Es ist kurz vor Mitternacht, wir rasen auf der Autobahn, den Kopf voll dröhnender Musik. Wir haben die Rockoper ‘Tommy’ erlebt.
900 Aufführungen am Broadway, nun Berlin. Was für eine gigantische Bühnenshow im Admiralspalast. Ein Trommelfeuer für die Sinne, trotz hysterischem Kreischgeheule, Ohnmachtsanfällen. Security und Sanitäter im Dauereinsatz.
1969 veröffentlichten ‘The Who’ das Konzeptalbum ‘Tommy’ dass sich 20 Millionen mal verkaufte, 1975 von Ken Russel verfilmt und Anfang der Neunziger von seinem Schöpfer Pete Townshend zur Oper umgeschrieben wurde.
Die erfundene Figur Tommy Walker sieht als Kind einen Mord und wird durch den Schock blind, taub und stumm. Später wird er auf wundervolle Weise ein Star und verklärt zum Heilsbringer, nachdem er in den Mond gesehen hat …
“Lieber habe ich alle Sinne beisammen und bin kein Star, denke ich und nehm’ den Fuß vom Gas. Nächste Abfahrt, Lübbenau. Kein Bock auf Cottbus. Am Bahnhof gibt’s hier ne Cocktailbar, sage ich zu A., wir nehmen ein paar Drinks und übernachten im ‘Goldenen Löwen’.
Sie nickt. Eine unserer Stärken ist die Spontanität. Auf unseren Kater ‘Moritz’ passen eh’ die Nachbarn auf. Wenn wir nicht Helga und Harti hätten, wären wir ganz schön eingeschränkt, im Tun und Handeln.
Am nächsten Morgen: ‘The Who’ werden langsam leiser im Kopf, wir schauen uns in Lübbenau um
…. der Ginster blüht gelb in Gärten, Kastanienzweige zeigen erste Knospen. Wintermäntel und nackte Waden in der Altstadt. Die Fährleute im Hafen langweilen sich.
Zu kalt, um auf’m Kahn zu sitzen. Kuscheln würde gehen, braucht man aber jemand. Gastronomen blinzeln lustlos in die Sonne.
Touris’ schleppen ihre Speckwänste zu den Ständen auf dem Markt vor der Kirche.
Der Töpfer erzählt, dass er noch vor kurzem in Italien war. Warum er nicht dageblieben ist, frage ich .. “Die Leute kennen mich hier; nein, er braucht keine Fotos ….hat schon genug.

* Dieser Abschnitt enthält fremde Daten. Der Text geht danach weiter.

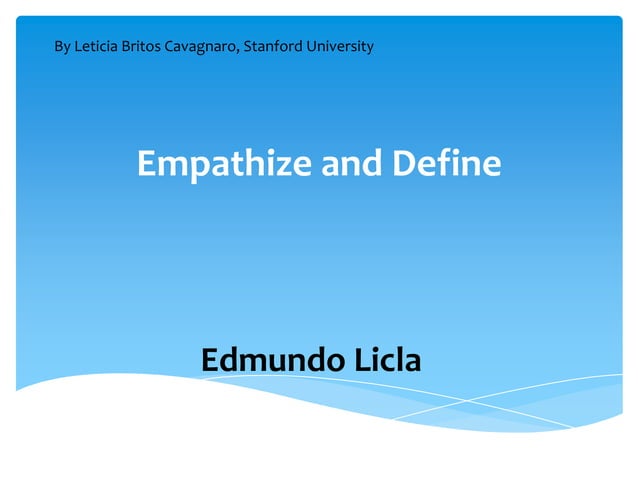 By Leticia Britos Cavagnaro, Stanford University

Empathize and Define

Edmundo Licla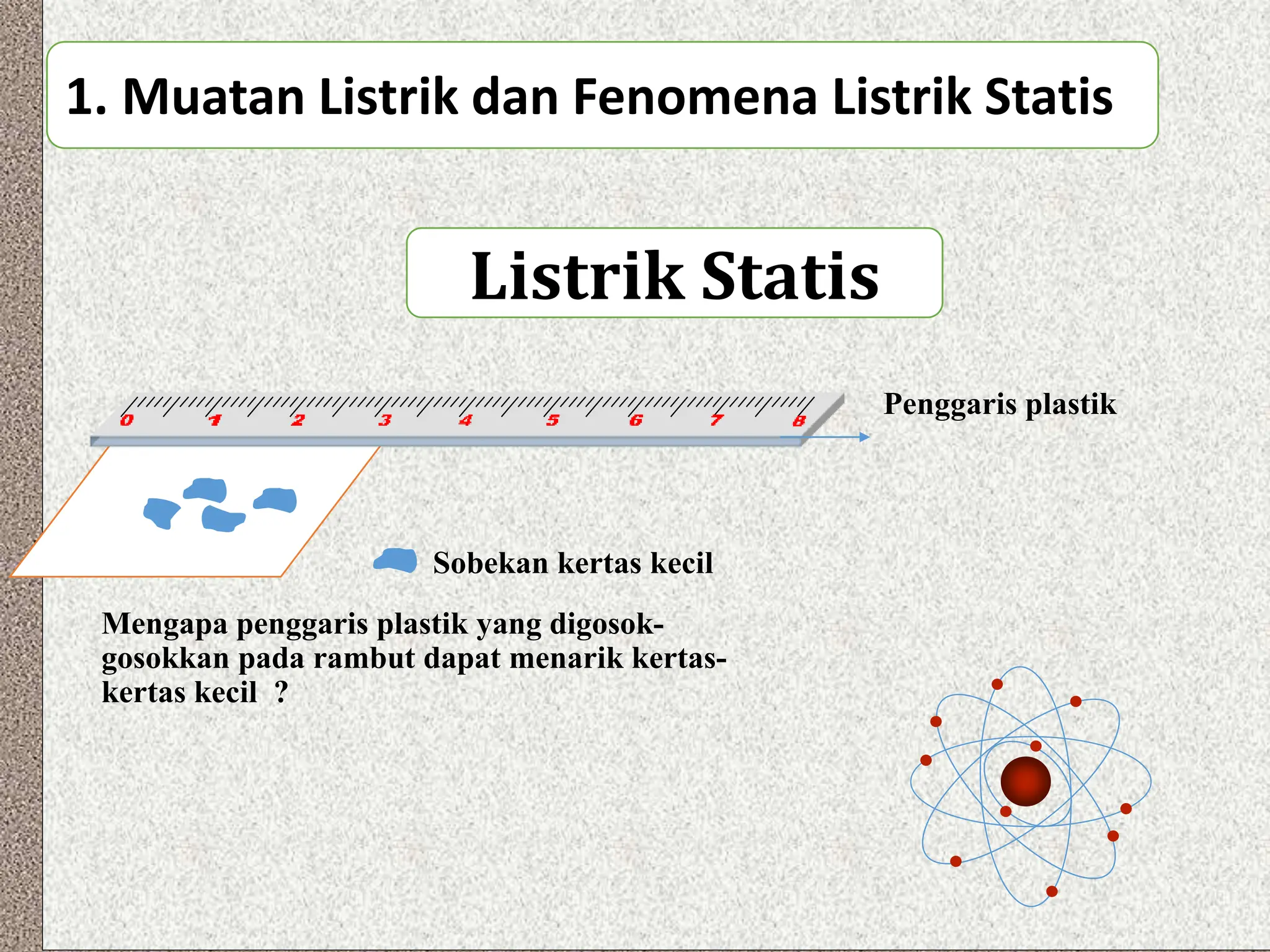 1. Muatan Listrik dan Fenomena Listrik Statis

Listrik Statis

0 1 2 3 4 5 6 7 8

Penggaris plastik

Sobekan kertas kecil

Mengapa penggaris plastik yang digosok-gosokkan pada rambut dapat menarik kertas-kertas kecil ?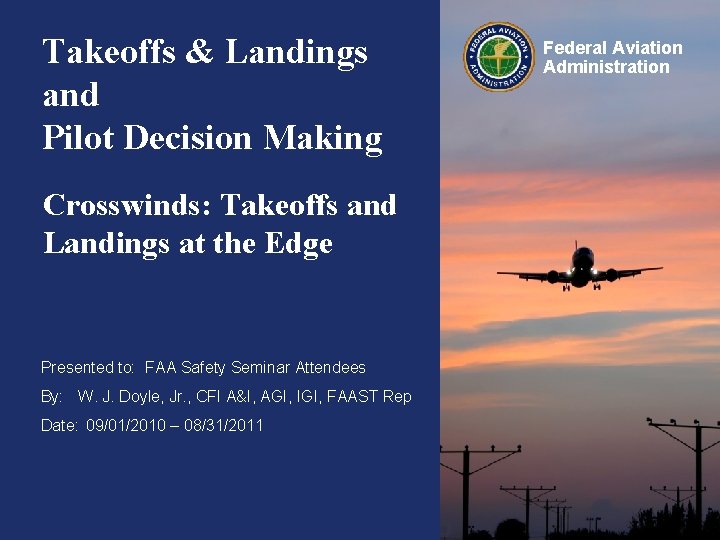 Takeoffs & Landings
and
Pilot Decision Making

Crosswinds: Takeoffs and Landings at the Edge

Presented to: FAA Safety Seminar Attendees
By: W. J. Doyle, Jr., CFI A&I, AGI, IGI, FAAST Rep
Date: 09/01/2010 – 08/31/2011

FEDERAL AVIATION ADMINISTRATION

Federal Aviation Administration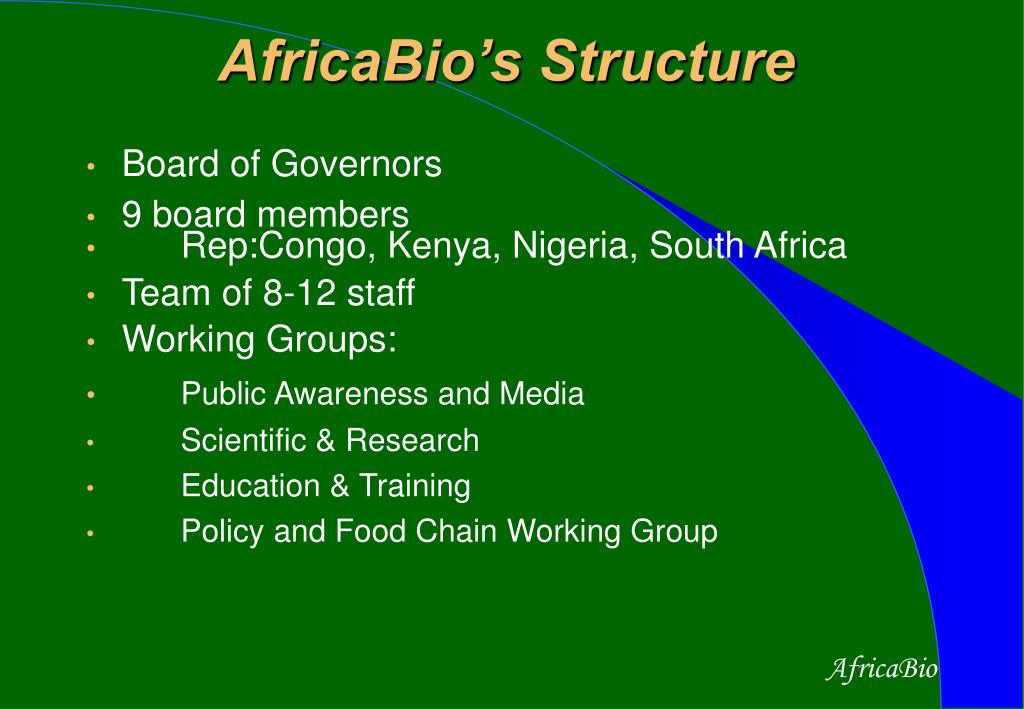 AfricaBio's Structure

• Board of Governors
• 9 board members
• Rep:Congo, Kenya, Nigeria, South Africa
• Team of 8-12 staff
• Working Groups:
• Public Awareness and Media
• Scientific & Research
• Education & Training
• Policy and Food Chain Working Group

AfricaBio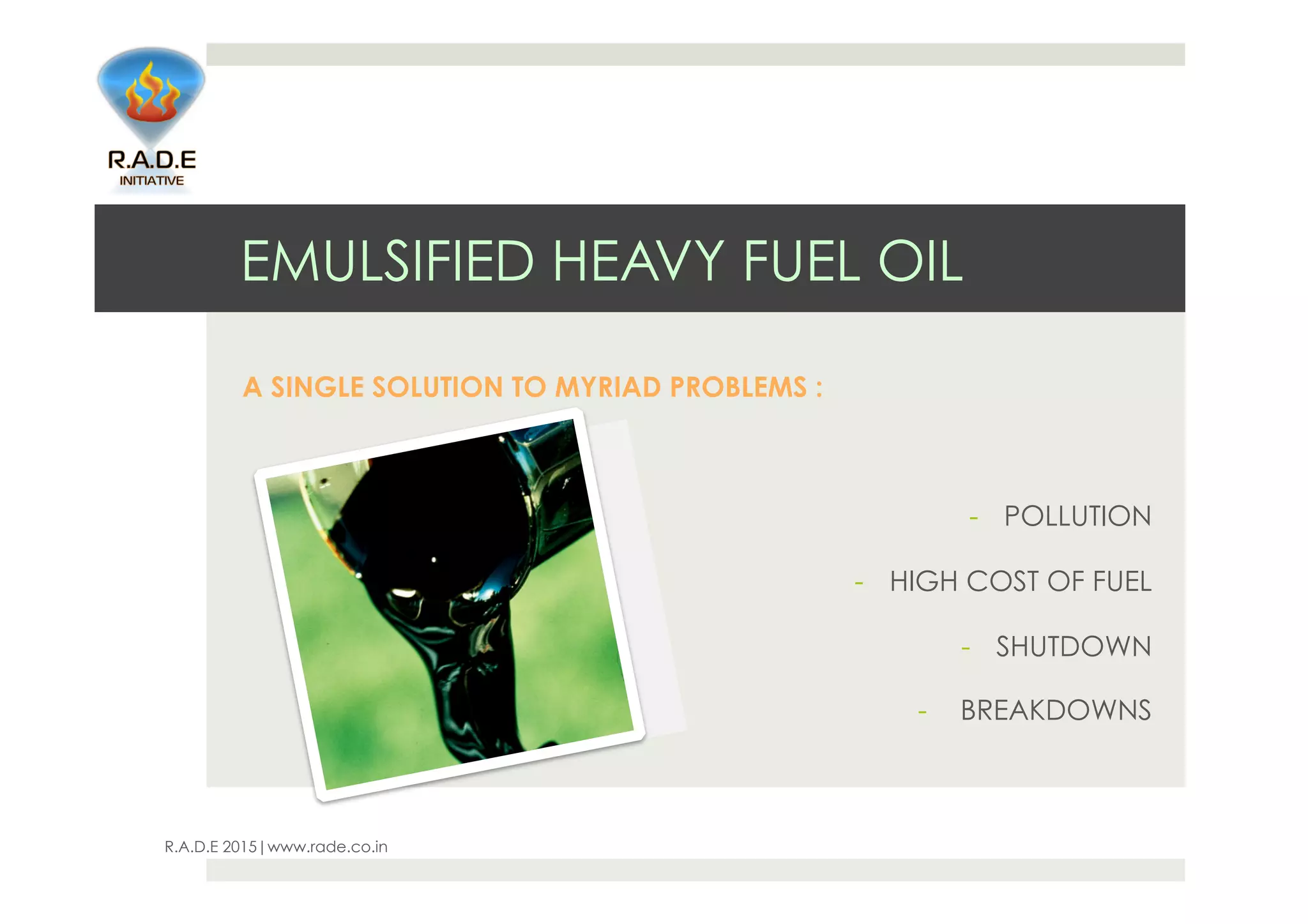 R.A.D.E
INITIATIVE

EMULSIFIED HEAVY FUEL OIL

A SINGLE SOLUTION TO MYRIAD PROBLEMS :

- POLLUTION

- HIGH COST OF FUEL

- SHUTDOWN

- BREAKDOWNS

R.A.D.E 2015 | www.rade.co.in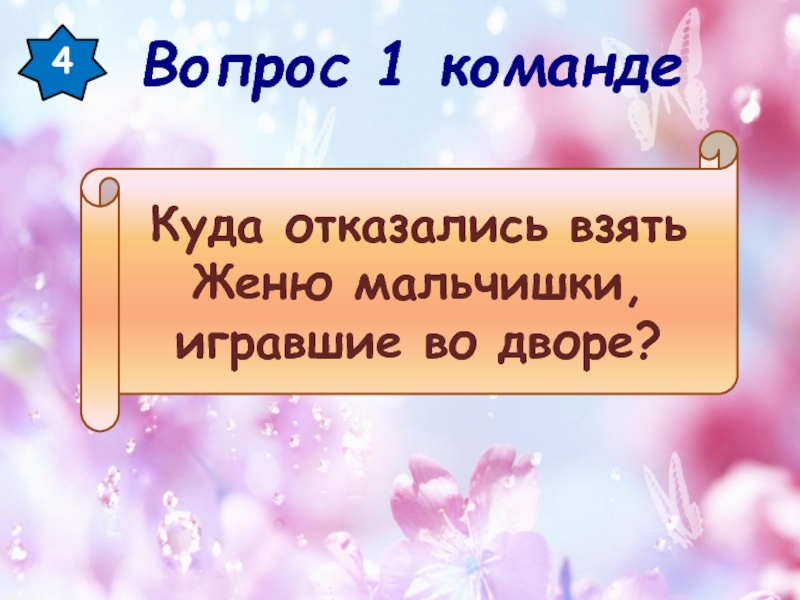 4

Вопрос 1 команде

Куда отказались взять Женю мальчишки, игравшие во дворе?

Schwere Motorräder brummen heran: dunkle Helme, massige Körper, Maschinen wahrscheinlich rahmenverstärkt, hoher Spritverbrauch.
Räucheraal wird eingepackt. Eine stämmige Frau schiebt zerkleinerte Obstkisten ins Feuer, obwohl an ihrem Stand mit Schulkreide steht: “Naturgeräuchert mit Buche”.
Karl May wird 100 , behauptet ein Plakat. Zuckerwatte, teure Taschen neben bunten Tonschale und Krügen.
Preiswert, bissel zu plump für unseren Geschmack – was für Bauern, fällt bei denen nicht auf, sieht aus wie’s andere Geschirr.
Duftendes Heu. Kopftuch-Mädchen füttert ein Lämmchen.
Ein frisches Gesicht – würde ich mal gern ohne Haube sehen. Die zierliche Frau in Tracht, betupft in einer kleinen Holzhütte Eier, mit Kiel oder heißer Nadel.
Klare Augen, flinke Hände, professionelles Handwerk.
Der Springbrunnen plätschert.
A. Ist bei den Taschen.
Kirchenglocken läuten: früh Taufe, mittags Hochzeit , Sonnabends, Beerdigungen.
Ich hab noch einen Kostümverleih am Hafen, erzählt die Trachtenfrau … wenn sich früh auf den Fließen durch Nebel Silhouetten bilden, stelle ich mir vor, wie ich die einkleiden würde: Brokat, Tüll, Bänder, schwere Perücken, hochhackige Schuhe, einen ganzen Hofstaat, der auf dem Wasser tanzt, würde ich kreieren.
Sie lächelt. Die Hände bewegen sich selbstständig, verzieren in allen Farben die Eier.
Hoher Himmel, viel Blau.
Wir sind auf dem Markt in Lübbenau – kurz vor Ostern.